0x00000191:             DW_TAG_member
                          DW_AT_name	("CZ")
                          DW_AT_type	(0x000001fb "subrange INT32")
                          DW_AT_decl_file	("variants_test.pas;5")
                          DW_AT_decl_line	(4)
                          DW_AT_byte_size	(0x01)
                          DW_AT_bit_size	(0x02)
                          DW_AT_bit_offset	(0x04)
                          DW_AT_data_member_location	(0x05)

0x000001a0:             NULL

0x000001a1:           DW_TAG_variant
                        DW_AT_discr_list	(<0x03> 01 30 39 )

0x000001a6:             DW_TAG_member
                          DW_AT_name	("C0")
                          DW_AT_type	(0x000001e5 "S_FLOAT")
                          DW_AT_decl_file	("variants_test.pas;5")
                          DW_AT_decl_line	(4)
                          DW_AT_byte_size	(0x04)
                          DW_AT_bit_size	(0x20)
                          DW_AT_bit_offset	(0xfffffffffffffff9)
                          DW_AT_data_member_location	(0x04)

0x000001bc:             NULL

Hope this will help.

tromey April 23, 2025, 2:59pm 5

Hi. Thanks for your response.

I don’t know what call_code means. Could you elaborate on that?

Also, are your LLVM patches available somewhere? I am actively working on this and I would rather not duplicate work if that is possible.

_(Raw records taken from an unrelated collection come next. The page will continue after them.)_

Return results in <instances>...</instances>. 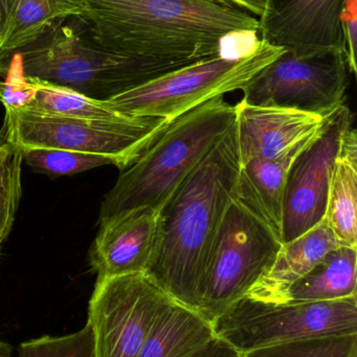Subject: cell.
<instances>
[{
	"instance_id": "7402d4cb",
	"label": "cell",
	"mask_w": 357,
	"mask_h": 357,
	"mask_svg": "<svg viewBox=\"0 0 357 357\" xmlns=\"http://www.w3.org/2000/svg\"><path fill=\"white\" fill-rule=\"evenodd\" d=\"M243 357H357V333L297 340L253 350Z\"/></svg>"
},
{
	"instance_id": "ac0fdd59",
	"label": "cell",
	"mask_w": 357,
	"mask_h": 357,
	"mask_svg": "<svg viewBox=\"0 0 357 357\" xmlns=\"http://www.w3.org/2000/svg\"><path fill=\"white\" fill-rule=\"evenodd\" d=\"M198 312L172 301L157 317L136 357H188L215 337Z\"/></svg>"
},
{
	"instance_id": "603a6c76",
	"label": "cell",
	"mask_w": 357,
	"mask_h": 357,
	"mask_svg": "<svg viewBox=\"0 0 357 357\" xmlns=\"http://www.w3.org/2000/svg\"><path fill=\"white\" fill-rule=\"evenodd\" d=\"M22 152L0 140V251L8 238L20 203Z\"/></svg>"
},
{
	"instance_id": "8992f818",
	"label": "cell",
	"mask_w": 357,
	"mask_h": 357,
	"mask_svg": "<svg viewBox=\"0 0 357 357\" xmlns=\"http://www.w3.org/2000/svg\"><path fill=\"white\" fill-rule=\"evenodd\" d=\"M286 50L260 39L257 47L237 60L212 56L170 71L106 100L129 116L159 117L171 123L192 109L242 90Z\"/></svg>"
},
{
	"instance_id": "6da1fadb",
	"label": "cell",
	"mask_w": 357,
	"mask_h": 357,
	"mask_svg": "<svg viewBox=\"0 0 357 357\" xmlns=\"http://www.w3.org/2000/svg\"><path fill=\"white\" fill-rule=\"evenodd\" d=\"M239 169L234 123L159 212L145 274L174 301L196 312L205 293L212 245L235 195Z\"/></svg>"
},
{
	"instance_id": "9c48e42d",
	"label": "cell",
	"mask_w": 357,
	"mask_h": 357,
	"mask_svg": "<svg viewBox=\"0 0 357 357\" xmlns=\"http://www.w3.org/2000/svg\"><path fill=\"white\" fill-rule=\"evenodd\" d=\"M350 73L344 50L301 56L286 50L243 88L241 100L325 117L344 105Z\"/></svg>"
},
{
	"instance_id": "5bb4252c",
	"label": "cell",
	"mask_w": 357,
	"mask_h": 357,
	"mask_svg": "<svg viewBox=\"0 0 357 357\" xmlns=\"http://www.w3.org/2000/svg\"><path fill=\"white\" fill-rule=\"evenodd\" d=\"M157 220V212L142 208L101 226L90 251V264L98 279L146 272Z\"/></svg>"
},
{
	"instance_id": "d4e9b609",
	"label": "cell",
	"mask_w": 357,
	"mask_h": 357,
	"mask_svg": "<svg viewBox=\"0 0 357 357\" xmlns=\"http://www.w3.org/2000/svg\"><path fill=\"white\" fill-rule=\"evenodd\" d=\"M19 357H96L92 327L86 324L73 335L24 342L19 347Z\"/></svg>"
},
{
	"instance_id": "83f0119b",
	"label": "cell",
	"mask_w": 357,
	"mask_h": 357,
	"mask_svg": "<svg viewBox=\"0 0 357 357\" xmlns=\"http://www.w3.org/2000/svg\"><path fill=\"white\" fill-rule=\"evenodd\" d=\"M17 1L18 0H0V41Z\"/></svg>"
},
{
	"instance_id": "f546056e",
	"label": "cell",
	"mask_w": 357,
	"mask_h": 357,
	"mask_svg": "<svg viewBox=\"0 0 357 357\" xmlns=\"http://www.w3.org/2000/svg\"><path fill=\"white\" fill-rule=\"evenodd\" d=\"M12 347L8 344L0 341V357H10Z\"/></svg>"
},
{
	"instance_id": "ffe728a7",
	"label": "cell",
	"mask_w": 357,
	"mask_h": 357,
	"mask_svg": "<svg viewBox=\"0 0 357 357\" xmlns=\"http://www.w3.org/2000/svg\"><path fill=\"white\" fill-rule=\"evenodd\" d=\"M80 0H18L0 41V63L37 41L61 21L81 18Z\"/></svg>"
},
{
	"instance_id": "484cf974",
	"label": "cell",
	"mask_w": 357,
	"mask_h": 357,
	"mask_svg": "<svg viewBox=\"0 0 357 357\" xmlns=\"http://www.w3.org/2000/svg\"><path fill=\"white\" fill-rule=\"evenodd\" d=\"M346 56L351 73H356L357 3L346 4L343 14Z\"/></svg>"
},
{
	"instance_id": "7c38bea8",
	"label": "cell",
	"mask_w": 357,
	"mask_h": 357,
	"mask_svg": "<svg viewBox=\"0 0 357 357\" xmlns=\"http://www.w3.org/2000/svg\"><path fill=\"white\" fill-rule=\"evenodd\" d=\"M346 0H268L259 18V39L295 56L327 50L346 52Z\"/></svg>"
},
{
	"instance_id": "44dd1931",
	"label": "cell",
	"mask_w": 357,
	"mask_h": 357,
	"mask_svg": "<svg viewBox=\"0 0 357 357\" xmlns=\"http://www.w3.org/2000/svg\"><path fill=\"white\" fill-rule=\"evenodd\" d=\"M29 81L34 93L29 106L24 108L27 110L94 121H117L127 116L111 108L106 100H94L75 90L45 82Z\"/></svg>"
},
{
	"instance_id": "9a60e30c",
	"label": "cell",
	"mask_w": 357,
	"mask_h": 357,
	"mask_svg": "<svg viewBox=\"0 0 357 357\" xmlns=\"http://www.w3.org/2000/svg\"><path fill=\"white\" fill-rule=\"evenodd\" d=\"M339 247L326 220L298 238L283 243L265 274L245 297L268 303H279L287 289L305 276L328 252Z\"/></svg>"
},
{
	"instance_id": "ba28073f",
	"label": "cell",
	"mask_w": 357,
	"mask_h": 357,
	"mask_svg": "<svg viewBox=\"0 0 357 357\" xmlns=\"http://www.w3.org/2000/svg\"><path fill=\"white\" fill-rule=\"evenodd\" d=\"M282 245L280 236L234 195L212 245L199 314L212 323L245 297Z\"/></svg>"
},
{
	"instance_id": "52a82bcc",
	"label": "cell",
	"mask_w": 357,
	"mask_h": 357,
	"mask_svg": "<svg viewBox=\"0 0 357 357\" xmlns=\"http://www.w3.org/2000/svg\"><path fill=\"white\" fill-rule=\"evenodd\" d=\"M211 324L216 337L242 354L297 340L352 335L357 333V296L284 303L243 297Z\"/></svg>"
},
{
	"instance_id": "f1b7e54d",
	"label": "cell",
	"mask_w": 357,
	"mask_h": 357,
	"mask_svg": "<svg viewBox=\"0 0 357 357\" xmlns=\"http://www.w3.org/2000/svg\"><path fill=\"white\" fill-rule=\"evenodd\" d=\"M231 1L235 2L241 8H245L249 13L260 18L263 15L264 10H265L268 0H231Z\"/></svg>"
},
{
	"instance_id": "3957f363",
	"label": "cell",
	"mask_w": 357,
	"mask_h": 357,
	"mask_svg": "<svg viewBox=\"0 0 357 357\" xmlns=\"http://www.w3.org/2000/svg\"><path fill=\"white\" fill-rule=\"evenodd\" d=\"M189 64L112 52L96 41L86 21L71 17L0 63V70L12 65L25 79L108 100Z\"/></svg>"
},
{
	"instance_id": "4316f807",
	"label": "cell",
	"mask_w": 357,
	"mask_h": 357,
	"mask_svg": "<svg viewBox=\"0 0 357 357\" xmlns=\"http://www.w3.org/2000/svg\"><path fill=\"white\" fill-rule=\"evenodd\" d=\"M188 357H243V354L237 351L224 340L215 337Z\"/></svg>"
},
{
	"instance_id": "5b68a950",
	"label": "cell",
	"mask_w": 357,
	"mask_h": 357,
	"mask_svg": "<svg viewBox=\"0 0 357 357\" xmlns=\"http://www.w3.org/2000/svg\"><path fill=\"white\" fill-rule=\"evenodd\" d=\"M159 117L127 116L94 121L19 109L6 110L3 142L22 152L57 149L111 159L121 171L129 167L165 131Z\"/></svg>"
},
{
	"instance_id": "e0dca14e",
	"label": "cell",
	"mask_w": 357,
	"mask_h": 357,
	"mask_svg": "<svg viewBox=\"0 0 357 357\" xmlns=\"http://www.w3.org/2000/svg\"><path fill=\"white\" fill-rule=\"evenodd\" d=\"M325 220L339 245L357 247V134L354 127L342 138L329 184Z\"/></svg>"
},
{
	"instance_id": "277c9868",
	"label": "cell",
	"mask_w": 357,
	"mask_h": 357,
	"mask_svg": "<svg viewBox=\"0 0 357 357\" xmlns=\"http://www.w3.org/2000/svg\"><path fill=\"white\" fill-rule=\"evenodd\" d=\"M236 121V107L213 98L172 121L122 171L101 206L100 227L142 208L159 213L178 187Z\"/></svg>"
},
{
	"instance_id": "4fadbf2b",
	"label": "cell",
	"mask_w": 357,
	"mask_h": 357,
	"mask_svg": "<svg viewBox=\"0 0 357 357\" xmlns=\"http://www.w3.org/2000/svg\"><path fill=\"white\" fill-rule=\"evenodd\" d=\"M237 142L240 165L268 159L316 133L325 117L293 109L236 105Z\"/></svg>"
},
{
	"instance_id": "30bf717a",
	"label": "cell",
	"mask_w": 357,
	"mask_h": 357,
	"mask_svg": "<svg viewBox=\"0 0 357 357\" xmlns=\"http://www.w3.org/2000/svg\"><path fill=\"white\" fill-rule=\"evenodd\" d=\"M174 301L145 273L96 279L88 306L96 357H136L159 314Z\"/></svg>"
},
{
	"instance_id": "d6986e66",
	"label": "cell",
	"mask_w": 357,
	"mask_h": 357,
	"mask_svg": "<svg viewBox=\"0 0 357 357\" xmlns=\"http://www.w3.org/2000/svg\"><path fill=\"white\" fill-rule=\"evenodd\" d=\"M356 264L357 247L339 245L293 283L279 303L335 301L357 296Z\"/></svg>"
},
{
	"instance_id": "2e32d148",
	"label": "cell",
	"mask_w": 357,
	"mask_h": 357,
	"mask_svg": "<svg viewBox=\"0 0 357 357\" xmlns=\"http://www.w3.org/2000/svg\"><path fill=\"white\" fill-rule=\"evenodd\" d=\"M314 134L278 156L254 159L240 165L235 197L249 206L279 236L289 169Z\"/></svg>"
},
{
	"instance_id": "cb8c5ba5",
	"label": "cell",
	"mask_w": 357,
	"mask_h": 357,
	"mask_svg": "<svg viewBox=\"0 0 357 357\" xmlns=\"http://www.w3.org/2000/svg\"><path fill=\"white\" fill-rule=\"evenodd\" d=\"M22 160L34 172L52 178L75 175L103 165H115L107 157L57 149L22 151Z\"/></svg>"
},
{
	"instance_id": "7a4b0ae2",
	"label": "cell",
	"mask_w": 357,
	"mask_h": 357,
	"mask_svg": "<svg viewBox=\"0 0 357 357\" xmlns=\"http://www.w3.org/2000/svg\"><path fill=\"white\" fill-rule=\"evenodd\" d=\"M99 43L126 56L197 62L224 40L259 31V18L231 0H80Z\"/></svg>"
},
{
	"instance_id": "8fae6325",
	"label": "cell",
	"mask_w": 357,
	"mask_h": 357,
	"mask_svg": "<svg viewBox=\"0 0 357 357\" xmlns=\"http://www.w3.org/2000/svg\"><path fill=\"white\" fill-rule=\"evenodd\" d=\"M354 123L345 105L325 116L289 169L283 197L282 243L312 230L326 215L329 184L344 134Z\"/></svg>"
}]
</instances>
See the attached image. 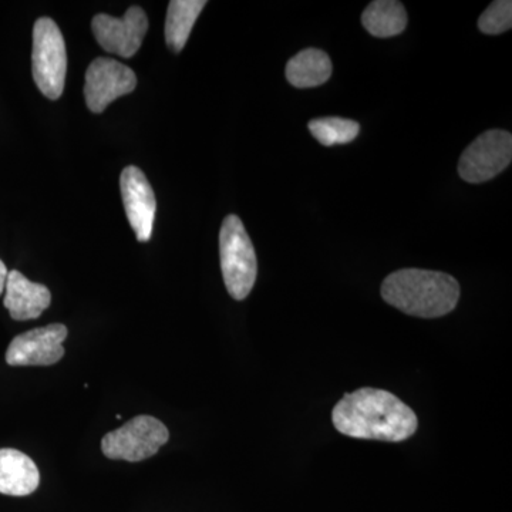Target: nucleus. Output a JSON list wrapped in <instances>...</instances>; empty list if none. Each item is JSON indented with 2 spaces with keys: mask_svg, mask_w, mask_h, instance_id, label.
I'll return each mask as SVG.
<instances>
[{
  "mask_svg": "<svg viewBox=\"0 0 512 512\" xmlns=\"http://www.w3.org/2000/svg\"><path fill=\"white\" fill-rule=\"evenodd\" d=\"M339 433L353 439L404 441L417 431L416 413L386 390L365 389L345 394L332 413Z\"/></svg>",
  "mask_w": 512,
  "mask_h": 512,
  "instance_id": "obj_1",
  "label": "nucleus"
},
{
  "mask_svg": "<svg viewBox=\"0 0 512 512\" xmlns=\"http://www.w3.org/2000/svg\"><path fill=\"white\" fill-rule=\"evenodd\" d=\"M384 301L417 318H441L453 312L460 285L453 276L426 269H400L384 279Z\"/></svg>",
  "mask_w": 512,
  "mask_h": 512,
  "instance_id": "obj_2",
  "label": "nucleus"
},
{
  "mask_svg": "<svg viewBox=\"0 0 512 512\" xmlns=\"http://www.w3.org/2000/svg\"><path fill=\"white\" fill-rule=\"evenodd\" d=\"M221 271L227 291L244 301L254 288L258 261L247 229L237 215H228L220 232Z\"/></svg>",
  "mask_w": 512,
  "mask_h": 512,
  "instance_id": "obj_3",
  "label": "nucleus"
},
{
  "mask_svg": "<svg viewBox=\"0 0 512 512\" xmlns=\"http://www.w3.org/2000/svg\"><path fill=\"white\" fill-rule=\"evenodd\" d=\"M33 80L47 99L62 97L67 74V52L55 20L40 18L33 28Z\"/></svg>",
  "mask_w": 512,
  "mask_h": 512,
  "instance_id": "obj_4",
  "label": "nucleus"
},
{
  "mask_svg": "<svg viewBox=\"0 0 512 512\" xmlns=\"http://www.w3.org/2000/svg\"><path fill=\"white\" fill-rule=\"evenodd\" d=\"M170 439L167 427L151 416H137L101 440V450L110 460L138 463L156 456Z\"/></svg>",
  "mask_w": 512,
  "mask_h": 512,
  "instance_id": "obj_5",
  "label": "nucleus"
},
{
  "mask_svg": "<svg viewBox=\"0 0 512 512\" xmlns=\"http://www.w3.org/2000/svg\"><path fill=\"white\" fill-rule=\"evenodd\" d=\"M512 160V136L504 130H488L461 154L458 174L470 184L493 180Z\"/></svg>",
  "mask_w": 512,
  "mask_h": 512,
  "instance_id": "obj_6",
  "label": "nucleus"
},
{
  "mask_svg": "<svg viewBox=\"0 0 512 512\" xmlns=\"http://www.w3.org/2000/svg\"><path fill=\"white\" fill-rule=\"evenodd\" d=\"M137 76L126 64L99 57L90 63L84 83V97L90 111L100 114L119 97L133 92Z\"/></svg>",
  "mask_w": 512,
  "mask_h": 512,
  "instance_id": "obj_7",
  "label": "nucleus"
},
{
  "mask_svg": "<svg viewBox=\"0 0 512 512\" xmlns=\"http://www.w3.org/2000/svg\"><path fill=\"white\" fill-rule=\"evenodd\" d=\"M92 29L97 42L106 52L128 59L136 55L143 45L148 19L143 9L133 6L123 18H113L103 13L94 16Z\"/></svg>",
  "mask_w": 512,
  "mask_h": 512,
  "instance_id": "obj_8",
  "label": "nucleus"
},
{
  "mask_svg": "<svg viewBox=\"0 0 512 512\" xmlns=\"http://www.w3.org/2000/svg\"><path fill=\"white\" fill-rule=\"evenodd\" d=\"M67 328L62 323L43 326L16 336L6 352L10 366H52L63 359Z\"/></svg>",
  "mask_w": 512,
  "mask_h": 512,
  "instance_id": "obj_9",
  "label": "nucleus"
},
{
  "mask_svg": "<svg viewBox=\"0 0 512 512\" xmlns=\"http://www.w3.org/2000/svg\"><path fill=\"white\" fill-rule=\"evenodd\" d=\"M120 188L127 220L136 232L137 241H150L157 201L146 174L140 168L128 165L121 173Z\"/></svg>",
  "mask_w": 512,
  "mask_h": 512,
  "instance_id": "obj_10",
  "label": "nucleus"
},
{
  "mask_svg": "<svg viewBox=\"0 0 512 512\" xmlns=\"http://www.w3.org/2000/svg\"><path fill=\"white\" fill-rule=\"evenodd\" d=\"M3 305L15 320L37 319L49 308L52 295L45 285L30 282L19 271L9 272Z\"/></svg>",
  "mask_w": 512,
  "mask_h": 512,
  "instance_id": "obj_11",
  "label": "nucleus"
},
{
  "mask_svg": "<svg viewBox=\"0 0 512 512\" xmlns=\"http://www.w3.org/2000/svg\"><path fill=\"white\" fill-rule=\"evenodd\" d=\"M40 473L35 461L15 448L0 450V494L25 497L35 493Z\"/></svg>",
  "mask_w": 512,
  "mask_h": 512,
  "instance_id": "obj_12",
  "label": "nucleus"
},
{
  "mask_svg": "<svg viewBox=\"0 0 512 512\" xmlns=\"http://www.w3.org/2000/svg\"><path fill=\"white\" fill-rule=\"evenodd\" d=\"M332 76V62L323 50L305 49L286 64V79L296 89L325 84Z\"/></svg>",
  "mask_w": 512,
  "mask_h": 512,
  "instance_id": "obj_13",
  "label": "nucleus"
},
{
  "mask_svg": "<svg viewBox=\"0 0 512 512\" xmlns=\"http://www.w3.org/2000/svg\"><path fill=\"white\" fill-rule=\"evenodd\" d=\"M205 6V0H173L168 5L165 42L174 53H180L187 45L192 28Z\"/></svg>",
  "mask_w": 512,
  "mask_h": 512,
  "instance_id": "obj_14",
  "label": "nucleus"
},
{
  "mask_svg": "<svg viewBox=\"0 0 512 512\" xmlns=\"http://www.w3.org/2000/svg\"><path fill=\"white\" fill-rule=\"evenodd\" d=\"M362 23L370 35L386 39L404 32L407 12L397 0H376L363 12Z\"/></svg>",
  "mask_w": 512,
  "mask_h": 512,
  "instance_id": "obj_15",
  "label": "nucleus"
},
{
  "mask_svg": "<svg viewBox=\"0 0 512 512\" xmlns=\"http://www.w3.org/2000/svg\"><path fill=\"white\" fill-rule=\"evenodd\" d=\"M309 131L322 146L352 143L360 133L359 123L342 117H323L309 121Z\"/></svg>",
  "mask_w": 512,
  "mask_h": 512,
  "instance_id": "obj_16",
  "label": "nucleus"
},
{
  "mask_svg": "<svg viewBox=\"0 0 512 512\" xmlns=\"http://www.w3.org/2000/svg\"><path fill=\"white\" fill-rule=\"evenodd\" d=\"M512 26V2L497 0L491 3L478 19V29L484 35H501Z\"/></svg>",
  "mask_w": 512,
  "mask_h": 512,
  "instance_id": "obj_17",
  "label": "nucleus"
},
{
  "mask_svg": "<svg viewBox=\"0 0 512 512\" xmlns=\"http://www.w3.org/2000/svg\"><path fill=\"white\" fill-rule=\"evenodd\" d=\"M8 268L3 264V261H0V295H2L3 291H5L6 279H8Z\"/></svg>",
  "mask_w": 512,
  "mask_h": 512,
  "instance_id": "obj_18",
  "label": "nucleus"
}]
</instances>
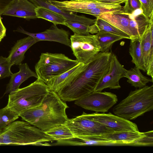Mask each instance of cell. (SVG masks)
Instances as JSON below:
<instances>
[{
  "mask_svg": "<svg viewBox=\"0 0 153 153\" xmlns=\"http://www.w3.org/2000/svg\"><path fill=\"white\" fill-rule=\"evenodd\" d=\"M112 53L100 52L87 63L70 85L57 93L64 101H75L94 91L108 71Z\"/></svg>",
  "mask_w": 153,
  "mask_h": 153,
  "instance_id": "obj_1",
  "label": "cell"
},
{
  "mask_svg": "<svg viewBox=\"0 0 153 153\" xmlns=\"http://www.w3.org/2000/svg\"><path fill=\"white\" fill-rule=\"evenodd\" d=\"M68 108L57 93L49 91L39 105L22 112L19 116L25 121L45 131L66 123L68 119L66 112Z\"/></svg>",
  "mask_w": 153,
  "mask_h": 153,
  "instance_id": "obj_2",
  "label": "cell"
},
{
  "mask_svg": "<svg viewBox=\"0 0 153 153\" xmlns=\"http://www.w3.org/2000/svg\"><path fill=\"white\" fill-rule=\"evenodd\" d=\"M54 141L44 131L26 121H14L2 130L0 146L26 145L49 146Z\"/></svg>",
  "mask_w": 153,
  "mask_h": 153,
  "instance_id": "obj_3",
  "label": "cell"
},
{
  "mask_svg": "<svg viewBox=\"0 0 153 153\" xmlns=\"http://www.w3.org/2000/svg\"><path fill=\"white\" fill-rule=\"evenodd\" d=\"M153 109V85L131 91L128 96L113 108L115 114L133 120Z\"/></svg>",
  "mask_w": 153,
  "mask_h": 153,
  "instance_id": "obj_4",
  "label": "cell"
},
{
  "mask_svg": "<svg viewBox=\"0 0 153 153\" xmlns=\"http://www.w3.org/2000/svg\"><path fill=\"white\" fill-rule=\"evenodd\" d=\"M49 91L46 85L37 79L28 86L9 93L6 106L19 116L39 105Z\"/></svg>",
  "mask_w": 153,
  "mask_h": 153,
  "instance_id": "obj_5",
  "label": "cell"
},
{
  "mask_svg": "<svg viewBox=\"0 0 153 153\" xmlns=\"http://www.w3.org/2000/svg\"><path fill=\"white\" fill-rule=\"evenodd\" d=\"M97 17L126 33L130 36V39L141 38L150 22V18L142 13L141 9L137 10L132 14L123 12L105 13Z\"/></svg>",
  "mask_w": 153,
  "mask_h": 153,
  "instance_id": "obj_6",
  "label": "cell"
},
{
  "mask_svg": "<svg viewBox=\"0 0 153 153\" xmlns=\"http://www.w3.org/2000/svg\"><path fill=\"white\" fill-rule=\"evenodd\" d=\"M79 63L62 53H41L35 65L37 78L46 84L53 78L74 67Z\"/></svg>",
  "mask_w": 153,
  "mask_h": 153,
  "instance_id": "obj_7",
  "label": "cell"
},
{
  "mask_svg": "<svg viewBox=\"0 0 153 153\" xmlns=\"http://www.w3.org/2000/svg\"><path fill=\"white\" fill-rule=\"evenodd\" d=\"M70 47L79 63L86 64L100 52L95 35L71 36Z\"/></svg>",
  "mask_w": 153,
  "mask_h": 153,
  "instance_id": "obj_8",
  "label": "cell"
},
{
  "mask_svg": "<svg viewBox=\"0 0 153 153\" xmlns=\"http://www.w3.org/2000/svg\"><path fill=\"white\" fill-rule=\"evenodd\" d=\"M74 137H87L116 132L88 117L83 112L65 123Z\"/></svg>",
  "mask_w": 153,
  "mask_h": 153,
  "instance_id": "obj_9",
  "label": "cell"
},
{
  "mask_svg": "<svg viewBox=\"0 0 153 153\" xmlns=\"http://www.w3.org/2000/svg\"><path fill=\"white\" fill-rule=\"evenodd\" d=\"M117 101V96L114 93L94 91L75 100L74 103L87 110L104 113L107 112Z\"/></svg>",
  "mask_w": 153,
  "mask_h": 153,
  "instance_id": "obj_10",
  "label": "cell"
},
{
  "mask_svg": "<svg viewBox=\"0 0 153 153\" xmlns=\"http://www.w3.org/2000/svg\"><path fill=\"white\" fill-rule=\"evenodd\" d=\"M86 114L91 119L116 132L139 131L135 123L111 113L96 112Z\"/></svg>",
  "mask_w": 153,
  "mask_h": 153,
  "instance_id": "obj_11",
  "label": "cell"
},
{
  "mask_svg": "<svg viewBox=\"0 0 153 153\" xmlns=\"http://www.w3.org/2000/svg\"><path fill=\"white\" fill-rule=\"evenodd\" d=\"M126 70L116 55L112 53L109 70L97 86L94 91L101 92L107 88L111 89L120 88L119 81L121 78L125 77Z\"/></svg>",
  "mask_w": 153,
  "mask_h": 153,
  "instance_id": "obj_12",
  "label": "cell"
},
{
  "mask_svg": "<svg viewBox=\"0 0 153 153\" xmlns=\"http://www.w3.org/2000/svg\"><path fill=\"white\" fill-rule=\"evenodd\" d=\"M14 31L31 36L39 41H47L54 42L70 47L71 45L69 31L59 28L57 27L56 25L54 24L49 29L43 32L38 33L28 32L20 27Z\"/></svg>",
  "mask_w": 153,
  "mask_h": 153,
  "instance_id": "obj_13",
  "label": "cell"
},
{
  "mask_svg": "<svg viewBox=\"0 0 153 153\" xmlns=\"http://www.w3.org/2000/svg\"><path fill=\"white\" fill-rule=\"evenodd\" d=\"M145 132L124 131L85 137L103 143L105 145H132L137 140L143 136Z\"/></svg>",
  "mask_w": 153,
  "mask_h": 153,
  "instance_id": "obj_14",
  "label": "cell"
},
{
  "mask_svg": "<svg viewBox=\"0 0 153 153\" xmlns=\"http://www.w3.org/2000/svg\"><path fill=\"white\" fill-rule=\"evenodd\" d=\"M150 18L149 25L141 38V47L147 74L153 79V18Z\"/></svg>",
  "mask_w": 153,
  "mask_h": 153,
  "instance_id": "obj_15",
  "label": "cell"
},
{
  "mask_svg": "<svg viewBox=\"0 0 153 153\" xmlns=\"http://www.w3.org/2000/svg\"><path fill=\"white\" fill-rule=\"evenodd\" d=\"M86 65V63H79L71 69L50 80L46 84L49 91L57 93L63 88L69 86L84 69Z\"/></svg>",
  "mask_w": 153,
  "mask_h": 153,
  "instance_id": "obj_16",
  "label": "cell"
},
{
  "mask_svg": "<svg viewBox=\"0 0 153 153\" xmlns=\"http://www.w3.org/2000/svg\"><path fill=\"white\" fill-rule=\"evenodd\" d=\"M36 6L29 0H13L2 15L25 19L37 18Z\"/></svg>",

tromey April 23, 2025, 3:01pm 6

Hi. Variant parts are also on my to-do list. I was planning to tackle dynamic sizes and offsets first, because they seemed like a prerequisite.

Anyway – are your LLVM patches for this available somewhere?

tromey May 8, 2025, 2:00pm 7

I went ahead & sent a variant part patch here: Two DWARF variant part improvements by tromey · Pull Request #138953 · llvm/llvm-project · GitHub

I’m going to look at dynamic sizes and bit offsets next.

tromey May 8, 2025, 3:43pm 8

That patch is necessary for Ada, but not sufficient, as in Ada a variant can have multiple members.

Also, I discovered that DIDerivedType::getExtraData is overloaded for both variants and bit fields, meaning that in the current setup one cannot have a variant that is a bit field. This touches on dynamic bit sizes, since it turns out that the “storage offset” (which is different from the offset-in-bits) is stored here.

I’m not totally sure how I will untangle this but I think allowing a variant to hold multiple member types may be relatively straightforward.